* **Extrait du texte**:
"""

En fin de compte, la source de la compétence d’un tribunal‑‑et non pas la nature du pouvoir exercé ou de l'office l’exerçant‑‑est le premier facteur déterminant quant à savoir si elle fait partie de la définition. Le test consiste à chercher à savoir si l’office détient les pouvoirs en vertu d’une loi fédérale ou d'une ordonnance prise en vertu d’une prérogative de la Couronne fédérale. […]

[31] Cette démarche, à mon avis, a été acceptée à juste titre par la juge Tremblay‑Lamer au paragraphe 48 de la décision rendue dans Association canadienne des restaurateurs et des services alimentaires, précitée.

[Non souligné dans l’original.]

[40] Le passage tiré de Brown et Evans, sur lequel s’est appuyée la Cour d’appel fédérale dans l’arrêt Anisman et, antérieurement, dans l’arrêt Association canadienne des restaurateurs et des services alimentaires c Canada (Commission du lait) (1re inst), 2001 CFPI 34 (CanLII), [2001] 3 CF 20 au paragraphe 48, précise ce qui suit :

En conséquence, c’est la source du pouvoir d’un tribunal et non la nature du pouvoir exercé ou de l’organisme l’exerçant qui permet principalement de déterminer s’il est visé par la définition. Le critère consiste tout simplement à déterminer si le pouvoir de l’organisme est prévu par une loi fédérale ou par une ordonnance prise en vertu d’une prérogative royale.

[Non souligné dans l’original.]

[41] C’est donc dire que la question posée dans l’affaire Anisman n’avait pas trait à la source historique du pouvoir exercé, mais plutôt au fait de savoir si l’organisme qui l’exerçait avait agi en vertu d’un pouvoir légalement conféré ou d’un pouvoir conféré par une ordonnance prise en vertu de la prérogative, conformément, me semble‑t‑il, à la décision rendue par la Cour d’appel de l’Ontario dans l’affaire Black au paragraphe 76, comme il a été indiqué plus tôt, ainsi qu’à l’article 18.1 de la Loi sur les CF. Cela est clairement souligné de manière un peu plus précise dans l’arrêt Anisman, où la Cour d’appel fédérale a écrit, aux paragraphes 32 et 33 :

[32] En ce qui concerne la présente affaire, il ne fait aucun doute qu’en percevant la marge bénéficiaire à l’égard du vin importé au Canada par l’appelant et sa conjointe, l’ASFC puise son pouvoir dans la Loi sur les alcools de l’Ontario et son règlement d’application. De façon évidente, l’ASFC n’a jamais prétendu percevoir la marge bénéficiaire en vertu de dispositions législatives fédérales, ni en vertu d’une ordonnance prise en vertu d’une prérogative de la Couronne fédérale. En d’autres termes, l’ASFC puisait plutôt son pouvoir dans la loi provinciale, et non dans la loi fédérale ou une ordonnance prise en vertu d’une prérogative de la Couronne fédérale.

"""

* **Jeu de données**:
"""

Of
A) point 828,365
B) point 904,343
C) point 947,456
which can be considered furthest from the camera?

"""
"""

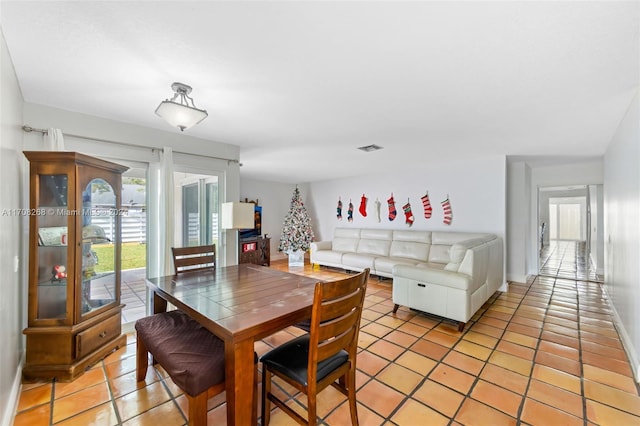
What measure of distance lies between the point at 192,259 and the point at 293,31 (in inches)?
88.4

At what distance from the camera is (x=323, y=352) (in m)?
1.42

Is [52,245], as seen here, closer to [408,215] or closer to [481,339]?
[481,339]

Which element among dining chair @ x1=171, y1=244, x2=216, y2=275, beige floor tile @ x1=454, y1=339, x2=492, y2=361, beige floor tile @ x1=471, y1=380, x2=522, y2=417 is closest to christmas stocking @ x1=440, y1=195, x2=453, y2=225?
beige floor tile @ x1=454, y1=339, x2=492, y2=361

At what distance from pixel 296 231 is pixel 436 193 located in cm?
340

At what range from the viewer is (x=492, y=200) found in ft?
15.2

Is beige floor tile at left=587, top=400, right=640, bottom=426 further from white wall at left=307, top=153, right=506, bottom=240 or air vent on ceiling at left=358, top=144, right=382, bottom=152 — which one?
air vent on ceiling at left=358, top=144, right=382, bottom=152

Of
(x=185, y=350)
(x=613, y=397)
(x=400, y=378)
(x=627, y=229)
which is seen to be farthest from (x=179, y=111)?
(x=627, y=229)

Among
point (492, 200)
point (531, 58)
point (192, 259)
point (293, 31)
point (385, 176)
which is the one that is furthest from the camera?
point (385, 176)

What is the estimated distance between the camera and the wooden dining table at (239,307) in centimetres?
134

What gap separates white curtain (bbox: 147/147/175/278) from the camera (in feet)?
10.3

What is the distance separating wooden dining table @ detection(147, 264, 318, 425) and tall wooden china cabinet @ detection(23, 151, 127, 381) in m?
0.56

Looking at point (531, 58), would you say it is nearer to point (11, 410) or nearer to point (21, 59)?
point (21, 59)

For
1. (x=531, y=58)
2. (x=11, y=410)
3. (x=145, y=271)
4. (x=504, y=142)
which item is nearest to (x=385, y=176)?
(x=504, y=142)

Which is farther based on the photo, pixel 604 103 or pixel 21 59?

"""

* **Exercice à traiter**: Reprenez l'extrait de jugement sur la source du pouvoir d'un office fédéral et poursuivez-le à la suite de sa dernière phrase.

* **Réponse**:
[33] En conséquence, lorsque l’ASFC a perçu la marge bénéficiaire le 7 janvier 2007, elle n’agissait pas en tant qu’« office fédéral », au sens de l’art. 2 de la Loi. Je m’empresse d’ajouter que pour trancher cette question, il importe peu que l’ASFC ait été autorisée ou non en vertu de dispositions législatives fédérales à conclure un accord avec la LCBO. Que l’ASFC ait été autorisée ou non, elle a perçu (de personnes rentrant au Canada, dont l’appelant et sa conjointe) la marge bénéficiaire sur du vin pendant la période entre 1993 et 2007. Lorsqu’elle percevait la marge bénéficiaire, l’ASFCI a prétendu agir en tant que mandataire de la LCBO et s’est fondée sur les dispositions de la Loi sur les alcools et son règlement d’application. L’ASFC ne prétendait pas agir en vertu d’aucune disposition législative fédérale. En conséquence, j’estime que l’ASFC n’agissait pas en tant qu’« office fédéral » et que la Cour fédérale n’a pas compétence en ce qui concerne la perception de la marge bénéficiaire et le refus de l’ASFC de la rembourser.

[Non souligné dans l’original.]

[42] La source historique du pouvoir discrétionnaire en matière de poursuites qu’a le PGC de suspendre des procédures criminelles n’est pas en cause; comme il a été mentionné plus tôt, ce pouvoir discrétionnaire réside dans ce qu’il reste comme pouvoir discrétionnaire ou arbitraire que la common law confère à la Couronne. Mais là n’est pas la « source » de l’exercice de ce pouvoir discrétionnaire, comme l’entendait la Cour d’appel fédérale dans l’arrêt Anisman. Le problème que me posent les observations du PGC est que celui‑ci fait référence à l’arrêt Anisman, aux paragraphes 29 à 31, pour la création d’un critère « fondé sur la source » permettant de déterminer la compétence de la Cour fédérale, mais qu’il fait abstraction des passages de l’arrêt Anisman qui expliquent en fait ce que l’on entend par « source ». Comme il est clairement indiqué aux paragraphes 32 et 33 de l’arrêt Anisman, la « source » s’entendait de celle en vertu de laquelle le décideur était censé agir dans cette affaire, soit la Loi sur les alcools de l’Ontario. En bref, les commentaires faits dans l’arrêt Krieger ne sont pas pertinents pour les besoins du critère de l’arrêt Anisman; l’affaire Krieger avait trait à une question de justiciabilité, pas de compétence, et il me semble que les commentaires des juges Iacobucci et Major étaient liés à la source historique du pouvoir discrétionnaire en matière de poursuites, et non à la source du pouvoir en vertu duquel le PGC est censé agir lorsqu’il exerce son pouvoir discrétionnaire en matière de poursuites.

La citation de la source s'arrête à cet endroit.